— start of PROVIDED INFORMATION —

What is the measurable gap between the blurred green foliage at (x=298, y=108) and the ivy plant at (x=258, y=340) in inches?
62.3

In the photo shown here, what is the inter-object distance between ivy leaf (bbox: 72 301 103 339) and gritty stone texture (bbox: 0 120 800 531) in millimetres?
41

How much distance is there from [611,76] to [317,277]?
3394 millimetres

— end of PROVIDED INFORMATION —

SHORT PROBLEM.
Can you reproduce all of the data above, requests included, rescaling every distance in the answers by multiplying it by 2.15? Round each result to the same number of decimal places the original had, with halves rounded up.

ANSWER FOR THE TASK.
What is the measurable gap between the blurred green foliage at (x=298, y=108) and the ivy plant at (x=258, y=340) in inches?
133.9

In the photo shown here, what is the inter-object distance between ivy leaf (bbox: 72 301 103 339) and gritty stone texture (bbox: 0 120 800 531) in millimetres?
88

How much distance is there from [611,76] to [317,277]?
7297 millimetres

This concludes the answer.